The club started in fall 2009, when Metzger decided there was a need on campus for a group like Invisible Children. The club is actually a branch of the global organization that began with the making of a documentary of the same title. The Invisible Children organization uses film, creativity and social action to end the use of child soldiers in Uganda, according to its website.
Metzger held a showing of the film early last year, and has been working to increase membership since then.
“We want to make a tangible impact in Uganda,” she said.
Metzger said she is looking forward to the group’s upcoming event, which will bring Ugandans to campus to discuss their experiences in northern Uganda.
“There’s a tour of unparalleled authenticity — allowing the people of northern Uganda to tell their stories face-to-face at screenings across North America,” Metzger said.
The screening will be on Oct. 12 at 7 p.m. in Carroll Auditorium on Saint Mary’s campus. It will be open to Notre Dame, Holy Cross and Saint Mary’s students as well as the South Bend community.
Metzger said she is also hoping to join the global organization’s Schools for Schools program, which helps encourage higher academic standards and provides aid to northern Ugandan schools. These stories will also be told during the screening.
“The people from Uganda will be sharing how Invisible Children’s programs are rebuilding education for a region recovering from over 20 years of war,” Metzger said.
The screening will show students what is going on in Uganda, and hopefully inspire activism, Metzger said.
“These students have overcome all odds,” she said. “They are night commuters, child mothers, displaced persons and orphans by war. They refuse to be defined by their past, pushing forward to define their own futures.”
Ultimately, Metzger said she hopes the group will be able to travel to Uganda and help first-hand. As a senior, she said her short-term goal is to bring more students into the club and raise awareness on campus.
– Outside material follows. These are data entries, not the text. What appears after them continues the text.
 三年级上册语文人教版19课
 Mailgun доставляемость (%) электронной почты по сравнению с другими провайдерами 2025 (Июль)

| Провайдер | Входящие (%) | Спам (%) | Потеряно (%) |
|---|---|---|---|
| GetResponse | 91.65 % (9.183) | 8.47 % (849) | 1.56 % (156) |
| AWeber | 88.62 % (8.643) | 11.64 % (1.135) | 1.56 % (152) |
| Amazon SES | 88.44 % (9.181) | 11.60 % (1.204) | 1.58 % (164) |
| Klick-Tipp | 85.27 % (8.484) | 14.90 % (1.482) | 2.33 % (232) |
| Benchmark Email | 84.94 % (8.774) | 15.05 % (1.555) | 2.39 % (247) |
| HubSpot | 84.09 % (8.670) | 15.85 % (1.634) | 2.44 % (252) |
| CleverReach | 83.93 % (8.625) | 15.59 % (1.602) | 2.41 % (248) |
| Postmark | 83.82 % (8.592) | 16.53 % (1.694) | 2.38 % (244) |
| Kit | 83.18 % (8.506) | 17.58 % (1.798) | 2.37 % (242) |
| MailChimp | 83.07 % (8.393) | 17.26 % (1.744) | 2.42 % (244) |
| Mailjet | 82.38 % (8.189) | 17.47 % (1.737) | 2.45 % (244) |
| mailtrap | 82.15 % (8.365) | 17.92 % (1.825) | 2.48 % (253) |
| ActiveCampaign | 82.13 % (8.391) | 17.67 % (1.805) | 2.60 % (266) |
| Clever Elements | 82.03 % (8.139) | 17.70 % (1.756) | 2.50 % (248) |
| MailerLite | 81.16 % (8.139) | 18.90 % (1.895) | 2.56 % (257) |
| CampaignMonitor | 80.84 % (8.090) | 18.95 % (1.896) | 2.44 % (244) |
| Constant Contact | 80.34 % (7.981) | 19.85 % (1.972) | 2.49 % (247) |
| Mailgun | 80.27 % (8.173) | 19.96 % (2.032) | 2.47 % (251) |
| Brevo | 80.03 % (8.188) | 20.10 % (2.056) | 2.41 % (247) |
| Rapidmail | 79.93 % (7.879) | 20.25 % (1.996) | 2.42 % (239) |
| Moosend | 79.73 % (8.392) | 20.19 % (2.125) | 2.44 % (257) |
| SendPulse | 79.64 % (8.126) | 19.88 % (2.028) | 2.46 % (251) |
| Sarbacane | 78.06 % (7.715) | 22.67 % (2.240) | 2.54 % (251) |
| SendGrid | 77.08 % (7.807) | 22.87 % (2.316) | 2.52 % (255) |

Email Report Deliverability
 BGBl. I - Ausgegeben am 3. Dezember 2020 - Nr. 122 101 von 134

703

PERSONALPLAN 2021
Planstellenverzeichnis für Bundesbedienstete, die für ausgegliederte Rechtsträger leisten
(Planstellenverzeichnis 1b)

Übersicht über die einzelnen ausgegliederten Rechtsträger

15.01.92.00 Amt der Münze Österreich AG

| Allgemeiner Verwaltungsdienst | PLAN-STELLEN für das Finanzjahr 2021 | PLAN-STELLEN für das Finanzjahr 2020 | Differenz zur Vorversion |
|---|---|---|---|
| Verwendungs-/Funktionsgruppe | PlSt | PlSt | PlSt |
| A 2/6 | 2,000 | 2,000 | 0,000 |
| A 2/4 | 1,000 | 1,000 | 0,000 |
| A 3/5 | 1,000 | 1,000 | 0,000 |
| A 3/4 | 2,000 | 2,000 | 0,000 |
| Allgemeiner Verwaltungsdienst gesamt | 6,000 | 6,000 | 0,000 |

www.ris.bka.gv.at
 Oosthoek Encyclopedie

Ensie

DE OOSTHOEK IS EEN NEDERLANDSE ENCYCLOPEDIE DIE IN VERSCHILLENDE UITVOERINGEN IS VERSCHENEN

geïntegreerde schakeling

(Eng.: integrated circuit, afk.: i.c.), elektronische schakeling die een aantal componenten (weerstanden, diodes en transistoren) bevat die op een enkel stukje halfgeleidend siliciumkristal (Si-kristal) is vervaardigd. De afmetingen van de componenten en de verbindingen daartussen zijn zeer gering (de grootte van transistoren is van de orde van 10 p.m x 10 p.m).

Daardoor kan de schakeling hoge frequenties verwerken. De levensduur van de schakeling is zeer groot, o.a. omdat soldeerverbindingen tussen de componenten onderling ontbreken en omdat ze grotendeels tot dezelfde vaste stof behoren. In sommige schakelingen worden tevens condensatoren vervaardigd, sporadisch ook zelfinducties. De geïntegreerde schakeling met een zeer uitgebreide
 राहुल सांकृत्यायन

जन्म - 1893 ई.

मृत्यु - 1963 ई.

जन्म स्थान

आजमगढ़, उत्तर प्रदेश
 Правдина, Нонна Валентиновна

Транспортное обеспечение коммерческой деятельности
In the spring semester, Metzger is working on hosting a week of events including guest speakers, alumnae and volunteers to help raise funds and awareness for the organization.
“The people of Uganda are asking for a future beyond the conflict, and their pleas have inspired this organization,” Metzger said. “Our main goal is enable children to take responsibility for their destiny and the fate of their country.”